**KUTIPAN DOKUMEN**:
•••
Singkatnya paradigma ini berusaha untuk mengkomunikasikan dan menggabungkan antara pelajaran sains dan islam, tapi bukan juga berarti islamisasi sains maupun sains-isasi islam lhoo (koreksi saya jika salah) ... Maksudnya untuk beberapa pelajaran yang memang bisa digabungkan secara materi maupun historisnya maka pelajaran tersebut bisa dilebur menjadi satu disipilin keilmuan baru yang mencakup kedua materi tadi, hal ini disebut integrasi. Seperti contoh pada materi menulis puisi atau menggambar poster bisa saja diselipkan nilai-nilai Islam sekaligus menuliskan puisi islam dan menggambar poster islami, tentu konten, tata cara, serta kekhasan islam pondok pesantren dapat menambah kazhanah tersendiri. Jenis ini hanya bisa diraih oleh sekolah-sekolah yang memang pro dan mampu untuk mengedit kurikulum nasional menjadi kurikulum otonom sekolah yang diintegrasikan dengan nilai-nilai pesantren di setiap pelajaran, program, aturan, maupun kegiatan-kegiatan sekolahnya. Tentu hal ini menjadi idaman bagi sebagian orang yang memang ingin memberikan pemahaman kepada anaknya yang komprehensif dan mendalam terkait Agama Islam dan ilmu umum.
•••
**DATA YANG DIBERIKAN**:

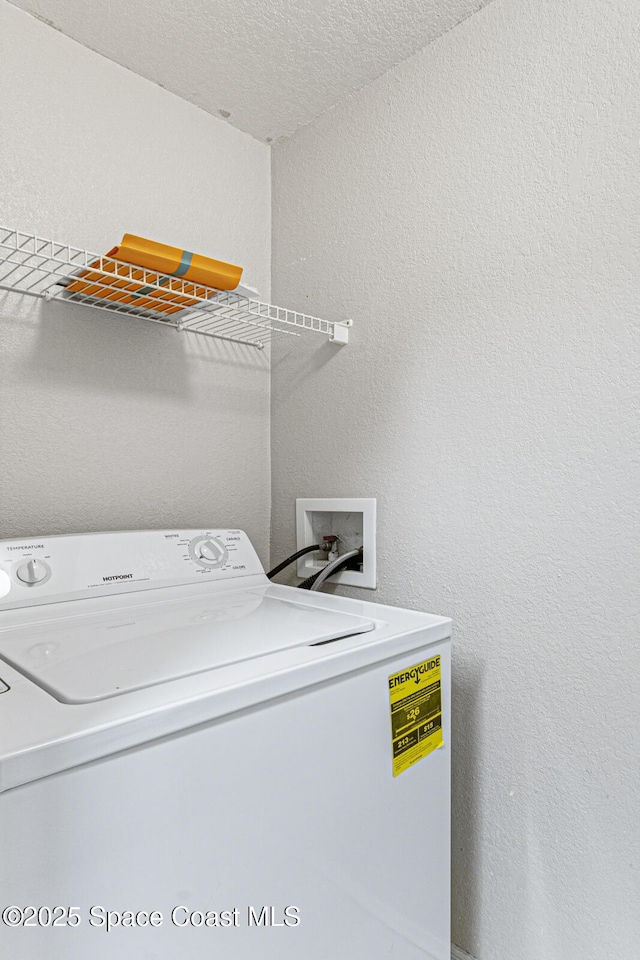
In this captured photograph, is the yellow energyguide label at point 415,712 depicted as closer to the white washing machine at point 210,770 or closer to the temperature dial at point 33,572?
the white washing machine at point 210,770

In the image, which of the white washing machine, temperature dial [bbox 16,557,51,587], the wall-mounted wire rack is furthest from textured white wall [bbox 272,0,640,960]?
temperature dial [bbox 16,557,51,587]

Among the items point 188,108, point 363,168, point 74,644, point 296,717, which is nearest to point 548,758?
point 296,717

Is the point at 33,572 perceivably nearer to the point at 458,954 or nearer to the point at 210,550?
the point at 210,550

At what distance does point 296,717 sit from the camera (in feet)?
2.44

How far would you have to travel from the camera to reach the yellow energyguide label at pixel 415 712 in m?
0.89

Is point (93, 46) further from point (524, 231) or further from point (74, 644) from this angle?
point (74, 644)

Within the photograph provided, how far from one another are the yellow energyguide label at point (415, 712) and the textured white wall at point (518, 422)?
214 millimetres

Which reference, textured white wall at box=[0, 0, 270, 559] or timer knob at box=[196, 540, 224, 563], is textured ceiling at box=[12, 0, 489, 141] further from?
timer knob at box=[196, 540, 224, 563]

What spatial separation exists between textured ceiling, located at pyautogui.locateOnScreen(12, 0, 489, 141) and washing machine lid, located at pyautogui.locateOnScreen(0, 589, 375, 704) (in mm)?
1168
•••
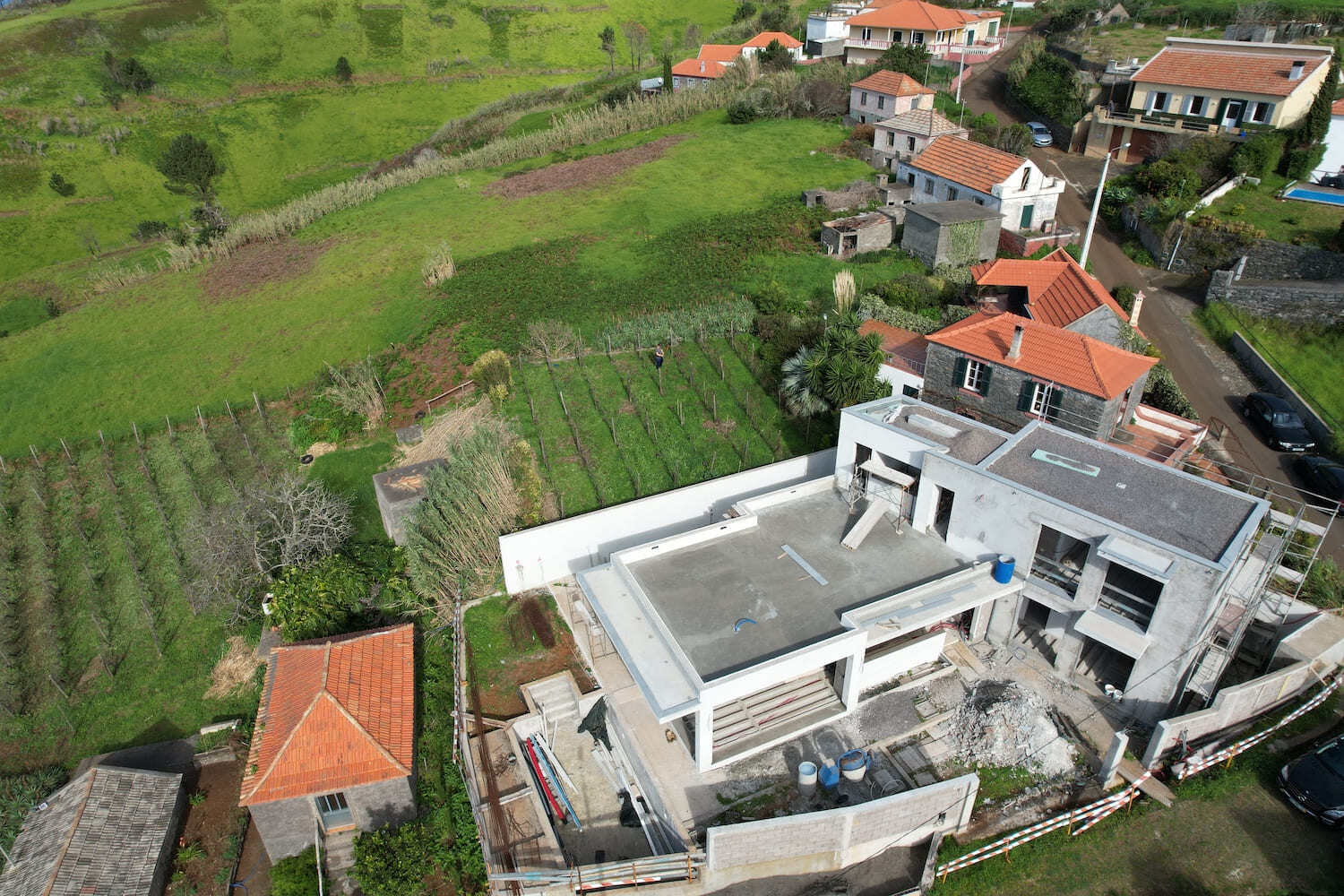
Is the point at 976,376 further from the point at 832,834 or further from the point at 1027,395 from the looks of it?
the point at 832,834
•••
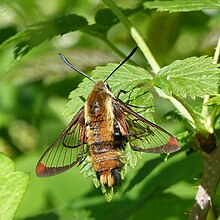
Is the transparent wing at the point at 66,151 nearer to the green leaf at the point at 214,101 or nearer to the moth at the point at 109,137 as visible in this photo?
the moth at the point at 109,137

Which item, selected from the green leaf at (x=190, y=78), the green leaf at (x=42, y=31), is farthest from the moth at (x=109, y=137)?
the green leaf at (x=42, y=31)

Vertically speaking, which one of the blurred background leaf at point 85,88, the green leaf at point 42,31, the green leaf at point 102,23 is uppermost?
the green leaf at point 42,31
•••
**PETUNJUK TUGAS**:
1. Apakah tiap pernyataan berikut sesuai dengan teks tentang integrasi sains dan Islam? Jawab ya atau tidak, lalu kutip kata-kata penentunya dari teks. (a) Paradigma itu sama artinya dengan islamisasi sains. (b) Pelajaran yang dilebur menjadi satu disiplin keilmuan baru disebut integrasi. (c) Jenis ini dapat diraih oleh semua sekolah.
2. Dalam teks tentang integrasi sains dan Islam, materi apa yang dijadikan contoh untuk diselipi nilai-nilai Islam?
3. Teruskan teks tentang integrasi sains dan Islam, dimulai sesudah kalimat terakhirnya.

**JAWABAN TIAP TUGAS**:
1.
(a) Tidak: "bukan juga berarti islamisasi sains maupun sains-isasi islam"
(b) Ya: "hal ini disebut integrasi"
(c) Tidak: "Jenis ini hanya bisa diraih oleh sekolah-sekolah yang memang pro dan mampu untuk mengedit kurikulum nasional menjadi kurikulum otonom sekolah"

2. Materi menulis puisi atau menggambar poster.

3.
Saya ulangi sekali lagi, ini masih berdasarkan pemikiran saya pribadi ditambah buku-buku, orbolan warung kopi serta pengalaman belajar sewaktu di UIN jogja. sehingga belum teruji validasi kebenarannya.

Mungkin seperti ini dulu gambaran studi pendahuluan mini riset, semoga besok bisa menjadi proyek riset betulan dan dimuat di jurnal internasional (amien). untuk teman-teman yang punya proyek riset tapi bingung judulnya, bisa mengambil ini, tapi ngajak saya lho ya.... atau mau sekedar diskusi dan berbagi ide, kolom komentar cukup sekedar bertukar pikiran, kalau masih pengen nnti kontak pribadi via email maupun wa saja.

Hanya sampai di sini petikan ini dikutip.